Bubble factor represents the value ratio of winning X chips versus losing X chips in a given tournament - and is named so because the ratio grows steeply as the money bubble approaches. An exaggerated example would be playing in a supersat tournament where let's say 9 top finishers receive a prize and the rest get nothing. When there are 10 players left and you're on a medium-sized stack, you might have to fold pocket aces. Or not - I'm paraphrasing - but your ICM expectation would not be significantly improved by winning (~+1/10th ticket value, guaranteed to get a ticket) yet will drop dramatically if you get outdrawn (~-9/10th ticket value, you get nothing).

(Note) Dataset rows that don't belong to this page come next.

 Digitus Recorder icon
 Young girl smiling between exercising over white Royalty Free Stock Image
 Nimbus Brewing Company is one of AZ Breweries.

Back to my question. When playing a rebuy tournament structure that offers you an add-on at a higher value than the rebuy at the end of a re-buy period, what is the mathematically correct approach here? Again, let's exaggerate the hypothetical scenario here: let's say you have a 3K stack (value of a $10 rebuy) and the add-on period starts after this hand when you can add-on for the same $10 but get, say, 5K chips. If you go all in and win the hand, you double-up to 6K and proceed to purchase the addon, a total +8K for $10. But if you lose, you have to first re-buy (getting a 3K stack) and then addon gaining a total +5K for $20. If my math is correct, it means that you should only move all-in if against an opponents range you are a 3.2-to-1 favourite - so not very often.
This is clearly a very simplistic view of a final hand and I'm not accounting for many factors, but I reckon I'm onto something here. Thoughts?